Below, copy the records word for word from their first line through the line that contains "Bamboo Made Toothbrush", including both of those lines and leaving out the pictures.

::::::::::

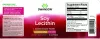 Swanson Sojin lecitin 1200 mg 90 mekih kapsula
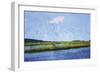 Marsh 1-Christine O’Brien-Framed Giclee Print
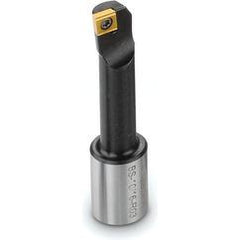 BS-10-16-R03 - 10mm - Boring Bar for BohrStar Boring Kit - Industrial Tool & Supply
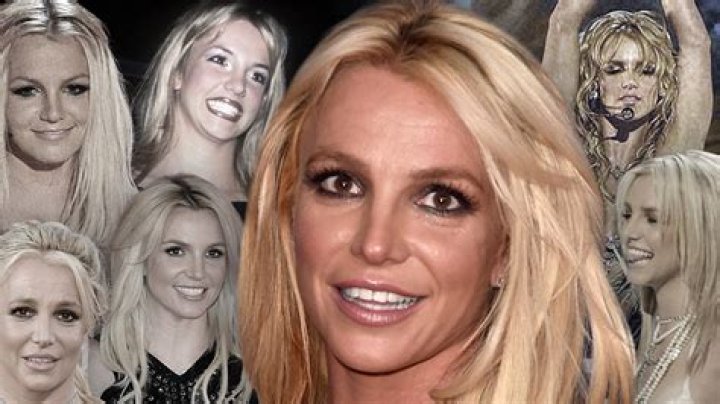 Britney Spears Surprises Fans By Dropping Unreleased Track ‘Swimming In The Stars’ — Listen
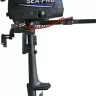 Лодочный мотор Sea-pro T2,5s купить в Магнитогорске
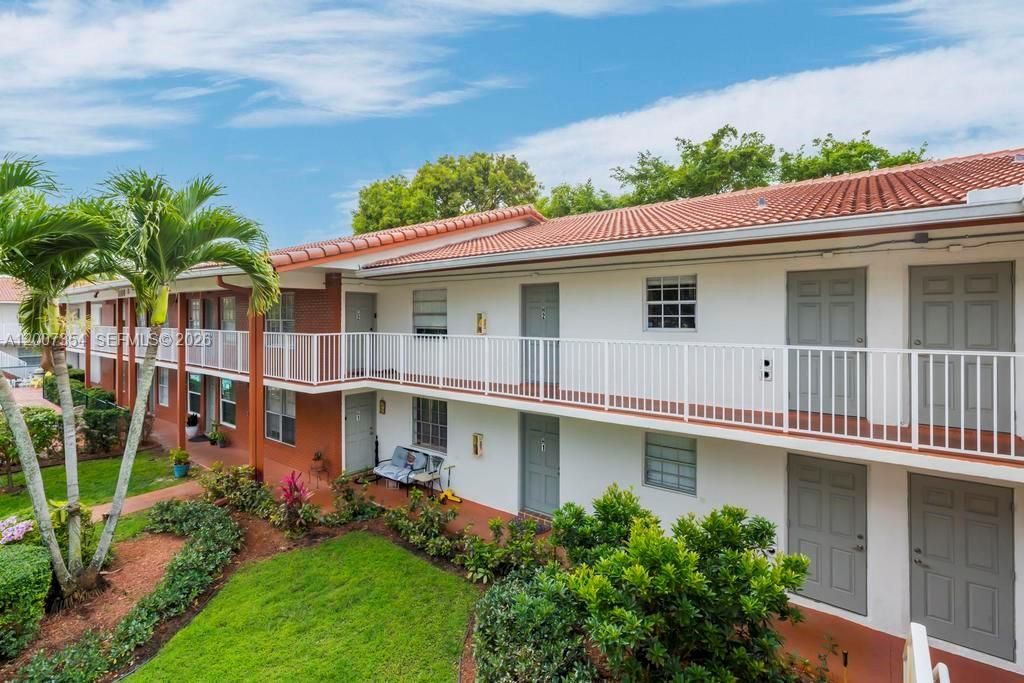 Photo of 3100 Coral Springs Dr #2H, Coral Springs, FL 33065 (MLS # A12007354)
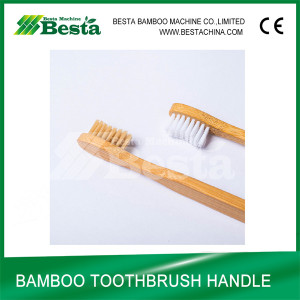 Bamboo Made Toothbrush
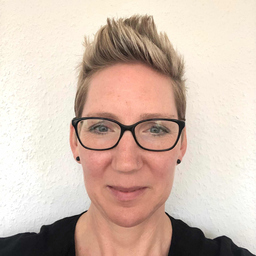 Tanja Vogt 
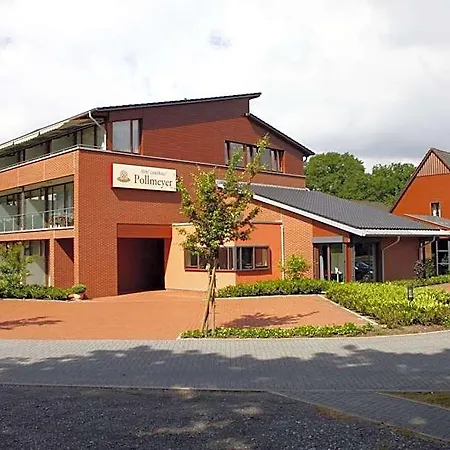 Pollmeyer Hotel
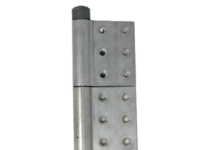 Aluminum Hinges
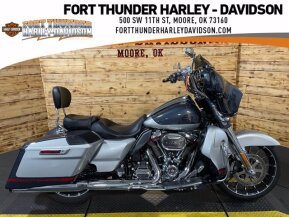 2019 Harley-Davidson CVO Street Glide for sale 201205209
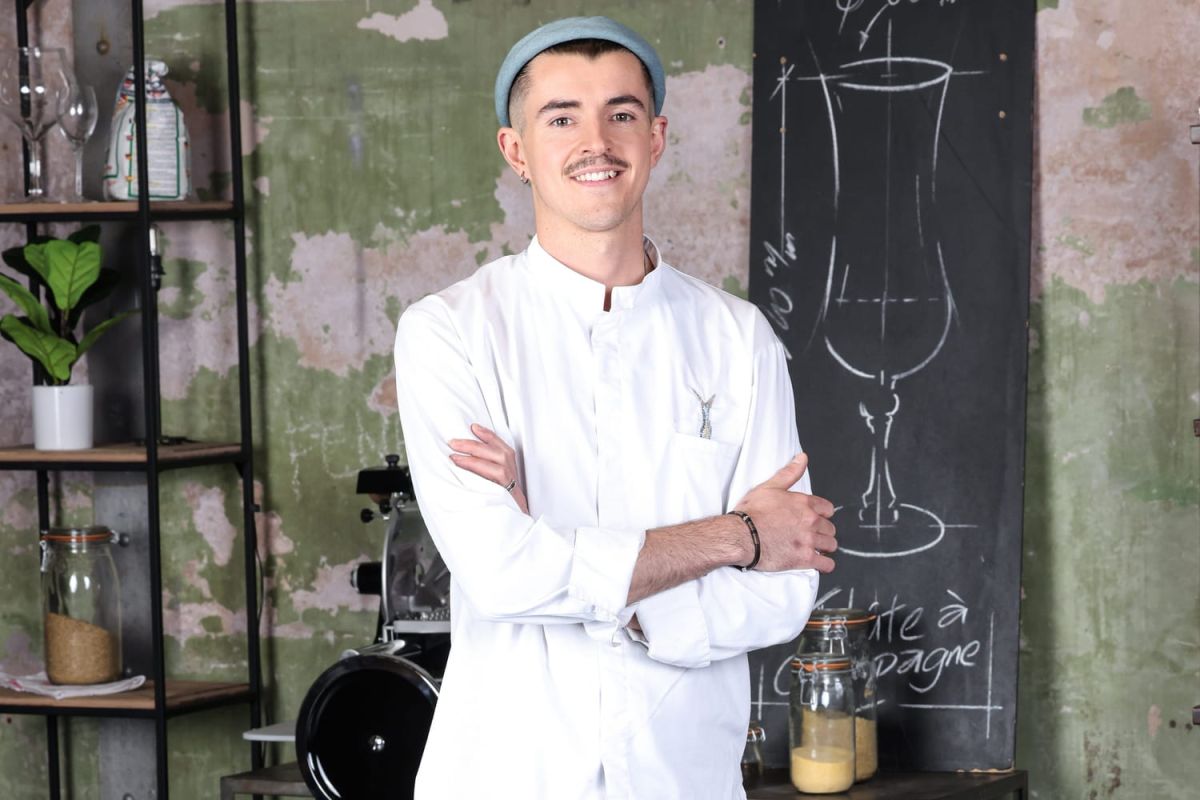 Ambroise Voreux : le voyage culinaire d'un chef hors du commun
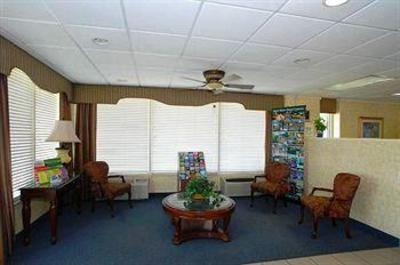 фото отеля Rocky Mount Inn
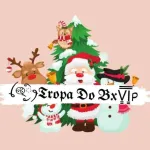 Foto do grupo vip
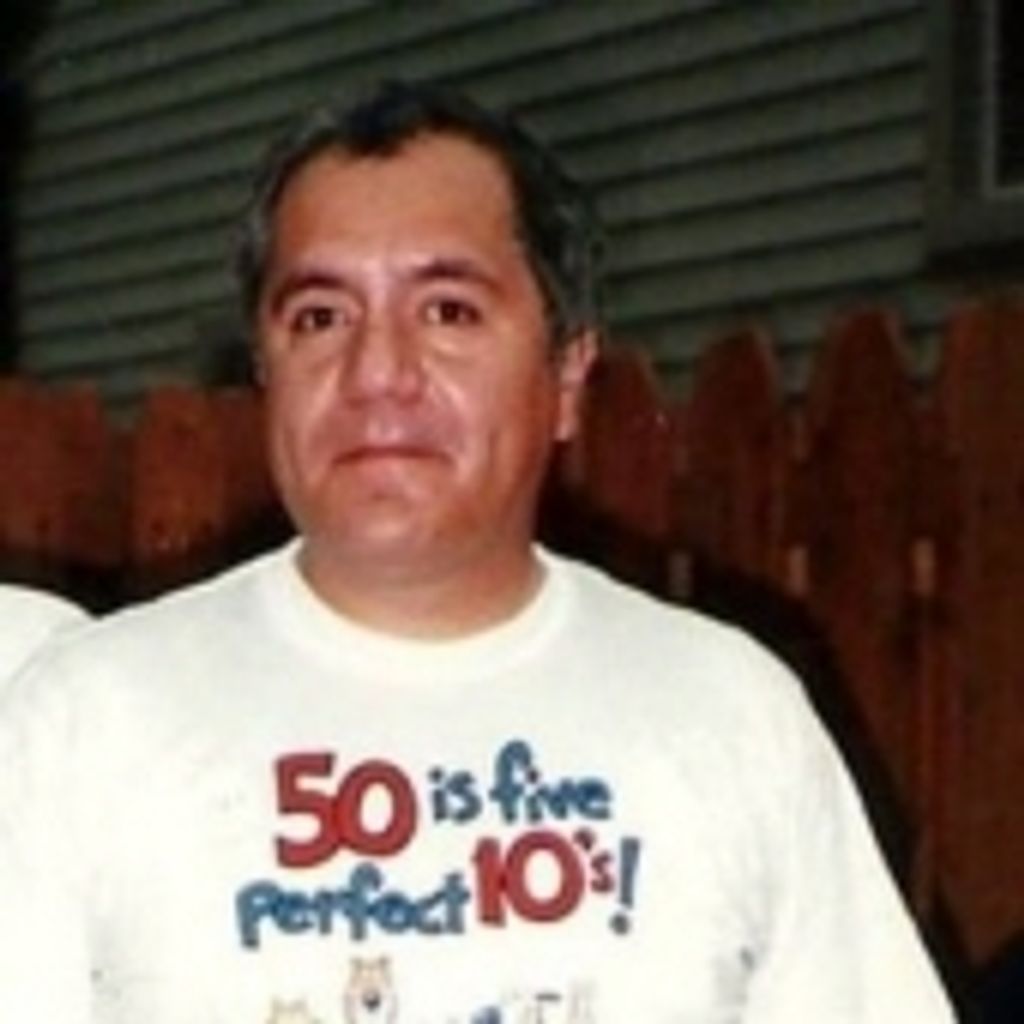 Placido "Frank" Carmona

::::::::::

• **Reply to the task**:
 Swanson Sojin lecitin 1200 mg 90 mekih kapsula
 Marsh 1-Christine O’Brien-Framed Giclee Print
 BS-10-16-R03 - 10mm - Boring Bar for BohrStar Boring Kit - Industrial Tool & Supply
 Britney Spears Surprises Fans By Dropping Unreleased Track ‘Swimming In The Stars’ — Listen
 Лодочный мотор Sea-pro T2,5s купить в Магнитогорске
 Photo of 3100 Coral Springs Dr #2H, Coral Springs, FL 33065 (MLS # A12007354)
 Bamboo Made Toothbrush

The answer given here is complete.